Life on 5th
Updated: Nov 23, 2020
This article was first published in 2020 as a submittion to a writing competition under creative non fiction on the prompt:"Write about a character arriving in a place unlike anywhere they’ve ever been"
Everything in this hallway seems to look down on me.
The high ceiling, the chandelier, the red carpet, the spiral staircase… I squeeze myself into the tiny, very old elevator and make my way up to the fifth and last floor.
Looking at my reflection in the mirrors that show three versions of me, I think to myself that this must have been the servants’ quarters, many, many years ago. It seems a tad dramatic but appropriate, after losing my relationship, my job and my apartment, that I would end up up there.
I enter the code I was given and the door of the 5th floor opens.
I pass what seems to be, either an art room, or a living room.
It looks like it is purposely up to me to decide. There is a couch and a coffee table, a chest of drawers and lots of paints, brushes, frames, canvas and drawings everywhere. But I have no time to decide what this is, my heart is pounding. I need to keep looking.
I walk down the hallway, looking for room 55. My new room.
I drop the two suitcases that seem sufficient to contain my life and look around. Bed, nightstand, wardrobe, carpet... a small bathroom. It's clean and cute. Nothing like I expected, but then again, I had never heard of such a place before.

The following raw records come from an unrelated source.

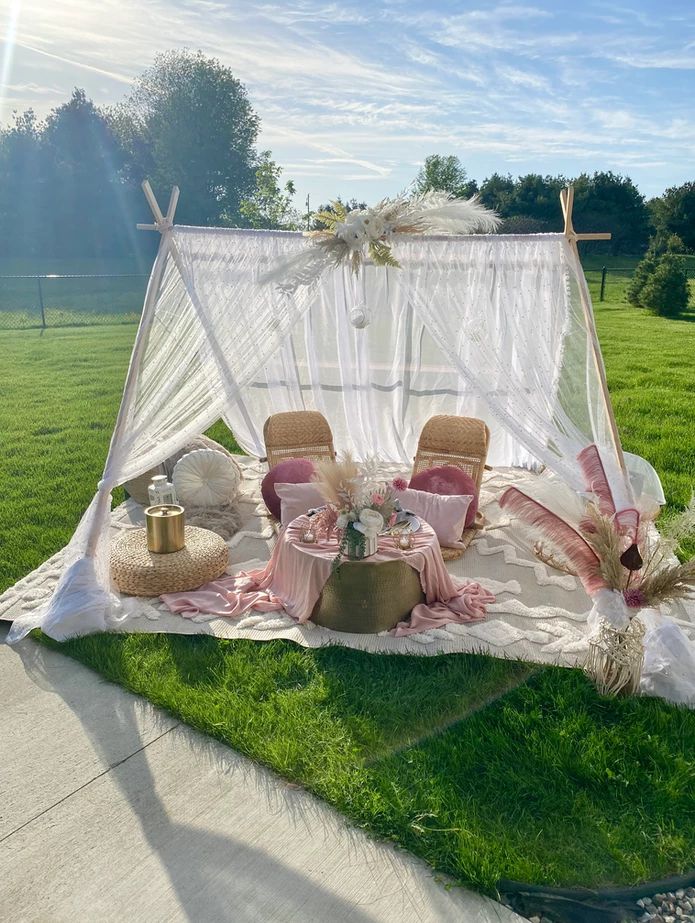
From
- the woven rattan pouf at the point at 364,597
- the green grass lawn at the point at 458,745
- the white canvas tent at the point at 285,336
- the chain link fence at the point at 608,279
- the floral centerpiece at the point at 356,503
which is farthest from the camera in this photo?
the chain link fence at the point at 608,279

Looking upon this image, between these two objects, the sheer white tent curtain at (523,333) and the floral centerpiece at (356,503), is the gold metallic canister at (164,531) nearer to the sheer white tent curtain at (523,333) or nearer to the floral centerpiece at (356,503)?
the floral centerpiece at (356,503)

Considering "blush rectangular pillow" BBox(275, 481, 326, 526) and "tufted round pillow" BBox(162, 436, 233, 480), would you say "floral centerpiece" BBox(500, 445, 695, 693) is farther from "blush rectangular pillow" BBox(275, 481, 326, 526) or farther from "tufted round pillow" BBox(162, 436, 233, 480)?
"tufted round pillow" BBox(162, 436, 233, 480)

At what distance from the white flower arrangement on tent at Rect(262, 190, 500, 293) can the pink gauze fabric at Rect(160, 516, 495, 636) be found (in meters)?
1.71

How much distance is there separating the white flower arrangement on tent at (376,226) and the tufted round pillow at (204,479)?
6.12ft

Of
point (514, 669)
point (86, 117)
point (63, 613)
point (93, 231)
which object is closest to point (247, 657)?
point (63, 613)

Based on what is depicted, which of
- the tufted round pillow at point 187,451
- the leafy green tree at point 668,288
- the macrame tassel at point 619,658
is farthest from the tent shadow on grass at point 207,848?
the leafy green tree at point 668,288

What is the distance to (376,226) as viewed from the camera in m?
5.03

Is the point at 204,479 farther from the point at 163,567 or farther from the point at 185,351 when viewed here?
the point at 163,567

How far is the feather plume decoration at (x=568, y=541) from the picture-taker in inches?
157

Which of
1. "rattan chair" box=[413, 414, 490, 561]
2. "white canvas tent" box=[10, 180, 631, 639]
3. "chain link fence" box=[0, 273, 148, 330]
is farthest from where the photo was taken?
"chain link fence" box=[0, 273, 148, 330]

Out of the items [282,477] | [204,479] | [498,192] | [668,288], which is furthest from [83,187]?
[282,477]

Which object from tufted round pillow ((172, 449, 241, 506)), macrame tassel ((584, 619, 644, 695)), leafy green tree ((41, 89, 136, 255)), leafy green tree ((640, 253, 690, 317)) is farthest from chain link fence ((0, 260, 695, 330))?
macrame tassel ((584, 619, 644, 695))

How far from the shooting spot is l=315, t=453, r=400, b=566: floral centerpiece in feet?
14.2

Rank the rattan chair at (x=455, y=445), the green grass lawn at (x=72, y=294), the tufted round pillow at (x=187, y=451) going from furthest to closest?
the green grass lawn at (x=72, y=294), the tufted round pillow at (x=187, y=451), the rattan chair at (x=455, y=445)
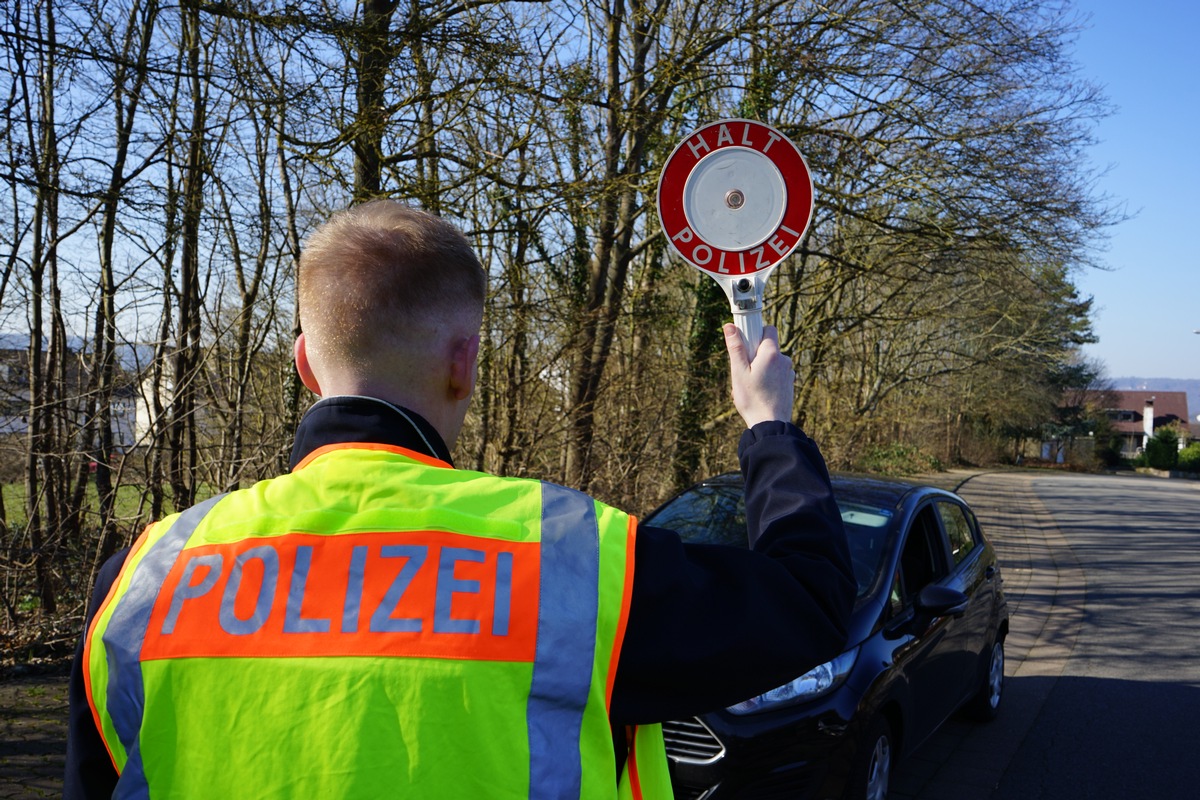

As I continue to explore outside my room, I follow the corridor decorated with strange and seemingly random pieces of art, until I reach a space covered in shelves, themselves covered with dry food items on one side, and small fridges on the other. And at the very end, a kitchen.
The kitchen surprises me the most. It looks like straight out of an IKEA catalogue. A tasteful mix of white and light wood counters, tones of neatly labeled spices, teas and enough utensils and cutleries to cook for an army. The best part is the big window letting the morning light reflects on the round white kitchen table, gently waking up the plants and herbs aligned under the window.
People here love plants... It somehow makes me feel better and calms my anxiety.
I suddenly realise I'm alone. This whole time I feared meeting anyone as it would make it all real. But now that I haven't seen or heard a soul for the past 30 minutes, it starts to worry me. Best to get it over with.
The first time I heard about this place, I pictured a russian kolkhoz or a dirty frat house. Nothing like this.
I had experienced shared living before, in my 20s, while studying. But it was never on my bucket list for my 30s.
I cried myself to sleep that first night.
In a strange bed, in a strange bedroom, on the 5th floor of a strange building that once was a private hotel and that I was now to call home.
But it wasn't just mine. It was home to 49 other people. A bunch of strangers who, like me, had gone through the recruitment process to be the lucky member of this very peculiar community.
49 individuals who, unlike me, where here by choice, not necessity.
That thought terrified me. I may have read the website in its entirety, I may have tried to convince myself this was a step forward and not back, I could not get my heard around how this place could work.
But it did not only work, it thrived, and the people in it, they grew.
The next morning, before my brain fully registered where I was, my other senses take over. My eyes notice movement in the hallway as my door seems to have been left open, my nose catches the aroma of fresh pancakes while my ears perceive my favorite sound, laughter.
That, and the idea of pancakes, give me the courage to get out of bed. I change from my pyjamas to regular clothes, not wanting to give, whoever is out there, reasons to laugh at me.
Deep breath in, I tell myself, and off I go.
As I timidly enter the kitchen I'm faced with five people in varied stages of the awakening process, clearly wearing what they slept in. Coffee is being poured, peanut butter and jam are being spread and someone is trying to tell a story.
I stare and feel silly. I don't know what to do with myself. It only lasts a second. Someone pulls out a chair out of nowhere.
As I sit down, a cup of coffee, "you want milk in that?", and a plate of pancakes, "you're ok with eating dairy?", magically appear in front of me. I try to say thank you but people want to know if I slept well, if I'm missing anything in my room and if I'm joining for climbing later.
It's all very overwhelming. I nibble on my pancake as I watch them evolve around me, it's like an effortless dance. Someone comes in, coffee flows, pancakes disapear, plates are washed, hugs are exchanged, plans are made, and people leave, wishing everyone a wonderful day.
I ask what or who it is we are celebrating. "oh nothing special" someone says laughing, "you're on 5th floor, these things happen, someone just felt like making pancakes today".
By the next day, everyone knows my name.
By the end of the week, I keep my pyjamas on for breakfast.
By the end of the month, I understand that every day is pancake day, pie day, someone's birthday or Disney marathon night....
And if there is nothing to do, there is someone to do nothing with.
And that fear of living with others, is suddenly replaced by the terrifying idea to one day have to go back to living on my own.
And it hits me that I have finally found what I had been looking for all along and never thought even existed.
Something hidden between the walls of the 5th floor of a building like any other from the outside, like no other on the inside.